[Source records]

------

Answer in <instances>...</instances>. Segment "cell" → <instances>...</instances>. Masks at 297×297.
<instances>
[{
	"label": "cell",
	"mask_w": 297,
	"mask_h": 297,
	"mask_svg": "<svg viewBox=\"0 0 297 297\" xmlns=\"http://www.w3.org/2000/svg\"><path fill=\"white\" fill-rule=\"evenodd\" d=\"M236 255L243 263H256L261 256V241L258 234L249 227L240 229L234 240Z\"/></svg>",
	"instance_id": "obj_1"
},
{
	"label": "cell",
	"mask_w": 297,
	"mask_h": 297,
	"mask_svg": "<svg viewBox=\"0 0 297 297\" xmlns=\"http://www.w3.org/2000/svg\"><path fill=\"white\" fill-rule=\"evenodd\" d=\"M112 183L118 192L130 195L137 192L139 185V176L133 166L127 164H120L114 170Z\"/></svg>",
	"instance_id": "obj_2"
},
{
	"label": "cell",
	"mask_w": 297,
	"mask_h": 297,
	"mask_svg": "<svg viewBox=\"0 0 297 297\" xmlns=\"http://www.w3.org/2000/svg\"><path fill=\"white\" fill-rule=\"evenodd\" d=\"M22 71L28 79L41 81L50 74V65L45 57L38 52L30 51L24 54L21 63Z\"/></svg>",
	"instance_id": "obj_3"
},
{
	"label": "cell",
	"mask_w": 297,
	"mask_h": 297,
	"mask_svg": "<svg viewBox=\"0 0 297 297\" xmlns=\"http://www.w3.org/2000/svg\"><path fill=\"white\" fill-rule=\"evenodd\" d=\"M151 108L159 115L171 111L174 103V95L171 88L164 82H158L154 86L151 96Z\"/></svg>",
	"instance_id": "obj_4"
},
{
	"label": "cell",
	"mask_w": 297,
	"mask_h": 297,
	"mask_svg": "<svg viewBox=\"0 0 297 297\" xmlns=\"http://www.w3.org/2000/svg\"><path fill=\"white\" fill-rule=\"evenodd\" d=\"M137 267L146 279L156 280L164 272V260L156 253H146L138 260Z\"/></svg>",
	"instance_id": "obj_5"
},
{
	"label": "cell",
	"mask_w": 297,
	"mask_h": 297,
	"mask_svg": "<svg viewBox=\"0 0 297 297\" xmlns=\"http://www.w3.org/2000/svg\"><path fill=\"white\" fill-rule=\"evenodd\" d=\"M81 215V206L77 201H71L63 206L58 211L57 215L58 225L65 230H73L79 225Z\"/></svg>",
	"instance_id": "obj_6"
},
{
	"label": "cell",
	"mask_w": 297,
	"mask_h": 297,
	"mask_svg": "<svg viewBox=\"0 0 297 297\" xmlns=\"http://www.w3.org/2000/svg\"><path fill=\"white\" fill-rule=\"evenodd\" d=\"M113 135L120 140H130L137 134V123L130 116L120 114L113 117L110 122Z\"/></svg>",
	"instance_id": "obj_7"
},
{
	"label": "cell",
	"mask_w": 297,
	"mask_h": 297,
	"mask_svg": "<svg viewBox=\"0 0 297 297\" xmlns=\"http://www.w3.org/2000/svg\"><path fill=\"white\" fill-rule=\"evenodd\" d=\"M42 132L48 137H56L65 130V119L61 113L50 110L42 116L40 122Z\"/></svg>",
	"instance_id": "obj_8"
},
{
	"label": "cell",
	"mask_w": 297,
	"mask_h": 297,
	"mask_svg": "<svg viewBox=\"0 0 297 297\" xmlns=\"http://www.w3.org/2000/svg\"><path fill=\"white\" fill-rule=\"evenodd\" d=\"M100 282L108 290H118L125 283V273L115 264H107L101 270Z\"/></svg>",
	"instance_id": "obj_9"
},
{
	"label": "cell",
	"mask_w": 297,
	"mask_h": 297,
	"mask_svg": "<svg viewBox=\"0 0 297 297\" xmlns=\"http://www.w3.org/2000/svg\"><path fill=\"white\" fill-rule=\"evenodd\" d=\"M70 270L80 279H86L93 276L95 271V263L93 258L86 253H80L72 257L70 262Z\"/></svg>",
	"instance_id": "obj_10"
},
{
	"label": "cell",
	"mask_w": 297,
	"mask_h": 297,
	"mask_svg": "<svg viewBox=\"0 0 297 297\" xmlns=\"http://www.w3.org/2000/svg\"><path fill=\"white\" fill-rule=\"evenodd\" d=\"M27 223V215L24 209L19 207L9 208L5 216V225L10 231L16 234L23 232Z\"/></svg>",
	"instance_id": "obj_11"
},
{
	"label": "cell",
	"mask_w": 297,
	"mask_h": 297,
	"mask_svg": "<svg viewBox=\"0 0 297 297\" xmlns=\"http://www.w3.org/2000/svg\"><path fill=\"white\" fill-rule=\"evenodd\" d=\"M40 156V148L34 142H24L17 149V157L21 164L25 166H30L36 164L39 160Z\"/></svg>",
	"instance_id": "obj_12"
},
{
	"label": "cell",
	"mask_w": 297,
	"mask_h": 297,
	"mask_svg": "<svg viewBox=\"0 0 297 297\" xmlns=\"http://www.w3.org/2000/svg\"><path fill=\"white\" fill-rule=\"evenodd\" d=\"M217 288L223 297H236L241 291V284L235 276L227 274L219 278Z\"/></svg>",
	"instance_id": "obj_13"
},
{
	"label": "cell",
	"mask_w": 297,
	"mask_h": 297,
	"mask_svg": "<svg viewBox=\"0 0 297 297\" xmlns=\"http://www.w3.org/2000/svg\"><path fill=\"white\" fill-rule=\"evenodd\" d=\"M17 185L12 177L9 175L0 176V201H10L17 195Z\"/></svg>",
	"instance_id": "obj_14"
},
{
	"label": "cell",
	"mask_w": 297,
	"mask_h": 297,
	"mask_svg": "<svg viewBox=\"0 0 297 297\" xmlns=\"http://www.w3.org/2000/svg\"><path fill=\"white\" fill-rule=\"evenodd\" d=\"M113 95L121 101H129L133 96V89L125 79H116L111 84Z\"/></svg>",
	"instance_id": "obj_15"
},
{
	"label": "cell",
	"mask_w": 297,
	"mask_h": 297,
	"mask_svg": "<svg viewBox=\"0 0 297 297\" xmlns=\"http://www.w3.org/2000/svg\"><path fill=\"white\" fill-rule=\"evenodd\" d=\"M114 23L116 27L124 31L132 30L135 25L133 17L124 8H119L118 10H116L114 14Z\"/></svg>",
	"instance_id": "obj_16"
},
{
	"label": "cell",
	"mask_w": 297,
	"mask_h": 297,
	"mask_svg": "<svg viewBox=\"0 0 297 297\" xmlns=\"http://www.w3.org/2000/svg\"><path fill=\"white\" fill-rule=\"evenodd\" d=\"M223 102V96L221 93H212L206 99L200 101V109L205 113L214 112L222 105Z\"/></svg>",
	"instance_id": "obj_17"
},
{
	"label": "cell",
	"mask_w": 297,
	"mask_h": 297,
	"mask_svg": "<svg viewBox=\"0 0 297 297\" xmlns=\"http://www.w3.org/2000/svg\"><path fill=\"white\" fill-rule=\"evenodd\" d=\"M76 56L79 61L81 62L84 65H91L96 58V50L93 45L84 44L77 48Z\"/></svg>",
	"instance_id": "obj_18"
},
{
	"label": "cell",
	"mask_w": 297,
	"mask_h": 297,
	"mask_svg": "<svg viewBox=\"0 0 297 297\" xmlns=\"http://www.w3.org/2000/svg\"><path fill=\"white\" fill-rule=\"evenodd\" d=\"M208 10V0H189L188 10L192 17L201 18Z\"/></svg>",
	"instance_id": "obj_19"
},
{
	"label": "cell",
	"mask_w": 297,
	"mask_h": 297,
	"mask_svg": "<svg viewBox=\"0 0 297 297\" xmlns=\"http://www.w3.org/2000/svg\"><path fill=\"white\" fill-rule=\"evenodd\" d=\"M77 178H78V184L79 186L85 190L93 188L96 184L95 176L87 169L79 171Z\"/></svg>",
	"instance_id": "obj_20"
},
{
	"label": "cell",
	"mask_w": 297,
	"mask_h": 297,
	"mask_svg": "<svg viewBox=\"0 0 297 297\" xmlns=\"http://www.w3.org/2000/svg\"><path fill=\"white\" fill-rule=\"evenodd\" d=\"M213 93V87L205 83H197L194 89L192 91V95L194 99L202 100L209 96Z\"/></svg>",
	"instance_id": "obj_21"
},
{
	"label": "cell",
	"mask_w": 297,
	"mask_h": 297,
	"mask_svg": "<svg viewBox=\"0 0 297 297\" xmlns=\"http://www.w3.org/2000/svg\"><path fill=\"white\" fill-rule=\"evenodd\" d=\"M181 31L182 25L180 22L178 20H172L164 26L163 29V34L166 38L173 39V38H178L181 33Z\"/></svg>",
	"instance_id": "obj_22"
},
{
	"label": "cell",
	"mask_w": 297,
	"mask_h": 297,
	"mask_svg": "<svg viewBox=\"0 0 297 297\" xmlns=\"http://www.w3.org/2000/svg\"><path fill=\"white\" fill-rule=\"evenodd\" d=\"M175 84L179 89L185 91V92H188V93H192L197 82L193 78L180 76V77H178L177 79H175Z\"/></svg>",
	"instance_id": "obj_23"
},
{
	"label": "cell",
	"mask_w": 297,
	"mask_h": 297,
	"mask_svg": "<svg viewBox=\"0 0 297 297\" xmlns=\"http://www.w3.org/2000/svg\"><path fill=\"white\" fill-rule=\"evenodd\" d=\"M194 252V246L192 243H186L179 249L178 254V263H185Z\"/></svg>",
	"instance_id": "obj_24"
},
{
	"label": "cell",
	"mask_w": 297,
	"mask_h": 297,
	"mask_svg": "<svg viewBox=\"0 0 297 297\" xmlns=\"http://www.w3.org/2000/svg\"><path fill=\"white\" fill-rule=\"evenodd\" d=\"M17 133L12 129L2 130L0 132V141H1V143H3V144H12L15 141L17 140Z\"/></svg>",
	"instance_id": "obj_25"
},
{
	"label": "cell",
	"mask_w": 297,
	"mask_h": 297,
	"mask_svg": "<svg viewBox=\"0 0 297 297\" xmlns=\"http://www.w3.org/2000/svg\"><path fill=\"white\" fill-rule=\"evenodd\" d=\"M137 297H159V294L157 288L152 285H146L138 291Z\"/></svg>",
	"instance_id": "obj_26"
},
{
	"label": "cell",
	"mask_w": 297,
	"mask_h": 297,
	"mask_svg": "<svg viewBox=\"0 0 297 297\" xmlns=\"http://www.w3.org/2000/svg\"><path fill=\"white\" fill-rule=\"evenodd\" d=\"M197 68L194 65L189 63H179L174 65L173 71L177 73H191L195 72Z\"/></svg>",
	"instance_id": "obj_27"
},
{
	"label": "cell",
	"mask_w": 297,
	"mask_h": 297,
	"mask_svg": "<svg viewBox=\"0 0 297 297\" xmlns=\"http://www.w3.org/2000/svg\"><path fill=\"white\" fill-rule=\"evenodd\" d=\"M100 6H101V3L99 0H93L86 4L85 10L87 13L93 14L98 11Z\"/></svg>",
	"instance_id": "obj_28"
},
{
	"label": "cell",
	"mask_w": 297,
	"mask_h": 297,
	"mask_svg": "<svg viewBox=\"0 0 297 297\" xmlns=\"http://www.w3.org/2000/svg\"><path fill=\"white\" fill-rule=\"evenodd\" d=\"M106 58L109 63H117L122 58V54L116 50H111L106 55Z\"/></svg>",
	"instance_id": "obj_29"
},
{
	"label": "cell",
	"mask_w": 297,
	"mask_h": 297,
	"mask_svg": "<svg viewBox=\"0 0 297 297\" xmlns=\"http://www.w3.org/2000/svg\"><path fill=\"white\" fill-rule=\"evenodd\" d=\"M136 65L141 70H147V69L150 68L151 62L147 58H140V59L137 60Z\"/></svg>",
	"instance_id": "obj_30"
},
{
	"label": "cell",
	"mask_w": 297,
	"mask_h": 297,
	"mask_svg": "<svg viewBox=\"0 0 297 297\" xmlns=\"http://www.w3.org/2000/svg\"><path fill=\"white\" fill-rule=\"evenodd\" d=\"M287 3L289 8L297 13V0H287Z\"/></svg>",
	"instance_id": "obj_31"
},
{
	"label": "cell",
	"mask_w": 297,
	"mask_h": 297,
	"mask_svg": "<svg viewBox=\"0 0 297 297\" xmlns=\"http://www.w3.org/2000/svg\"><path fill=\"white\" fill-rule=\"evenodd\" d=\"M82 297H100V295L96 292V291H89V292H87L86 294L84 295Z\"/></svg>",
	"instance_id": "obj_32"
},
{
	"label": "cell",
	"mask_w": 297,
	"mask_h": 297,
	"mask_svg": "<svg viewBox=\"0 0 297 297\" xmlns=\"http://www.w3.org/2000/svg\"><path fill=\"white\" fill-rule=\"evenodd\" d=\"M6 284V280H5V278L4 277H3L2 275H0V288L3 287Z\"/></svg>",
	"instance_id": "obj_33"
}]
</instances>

------

-- PROBLEM --
Copy the records word for word, starting at the very beginning and ending with the line that contains "215V206L77 201H71L63 206L58", with both of those lines included.

-- SOLVED PROBLEM --
Answer in <instances>...</instances>. Segment "cell" → <instances>...</instances>. Masks at 297×297.
<instances>
[{
	"label": "cell",
	"mask_w": 297,
	"mask_h": 297,
	"mask_svg": "<svg viewBox=\"0 0 297 297\" xmlns=\"http://www.w3.org/2000/svg\"><path fill=\"white\" fill-rule=\"evenodd\" d=\"M236 255L243 263H256L261 256V241L258 234L249 227L240 229L234 240Z\"/></svg>",
	"instance_id": "obj_1"
},
{
	"label": "cell",
	"mask_w": 297,
	"mask_h": 297,
	"mask_svg": "<svg viewBox=\"0 0 297 297\" xmlns=\"http://www.w3.org/2000/svg\"><path fill=\"white\" fill-rule=\"evenodd\" d=\"M112 183L118 192L130 195L137 192L139 185V176L133 166L127 164H120L114 170Z\"/></svg>",
	"instance_id": "obj_2"
},
{
	"label": "cell",
	"mask_w": 297,
	"mask_h": 297,
	"mask_svg": "<svg viewBox=\"0 0 297 297\" xmlns=\"http://www.w3.org/2000/svg\"><path fill=\"white\" fill-rule=\"evenodd\" d=\"M22 71L28 79L41 81L50 74V65L45 57L38 52L30 51L24 54L21 63Z\"/></svg>",
	"instance_id": "obj_3"
},
{
	"label": "cell",
	"mask_w": 297,
	"mask_h": 297,
	"mask_svg": "<svg viewBox=\"0 0 297 297\" xmlns=\"http://www.w3.org/2000/svg\"><path fill=\"white\" fill-rule=\"evenodd\" d=\"M151 108L159 115L171 111L174 103V95L171 88L164 82H158L154 86L151 96Z\"/></svg>",
	"instance_id": "obj_4"
},
{
	"label": "cell",
	"mask_w": 297,
	"mask_h": 297,
	"mask_svg": "<svg viewBox=\"0 0 297 297\" xmlns=\"http://www.w3.org/2000/svg\"><path fill=\"white\" fill-rule=\"evenodd\" d=\"M137 267L146 279L156 280L164 272V260L156 253H146L138 260Z\"/></svg>",
	"instance_id": "obj_5"
},
{
	"label": "cell",
	"mask_w": 297,
	"mask_h": 297,
	"mask_svg": "<svg viewBox=\"0 0 297 297\" xmlns=\"http://www.w3.org/2000/svg\"><path fill=\"white\" fill-rule=\"evenodd\" d=\"M81 215V206L77 201H71L63 206L58 211L57 215L58 225L65 230H73L79 225Z\"/></svg>",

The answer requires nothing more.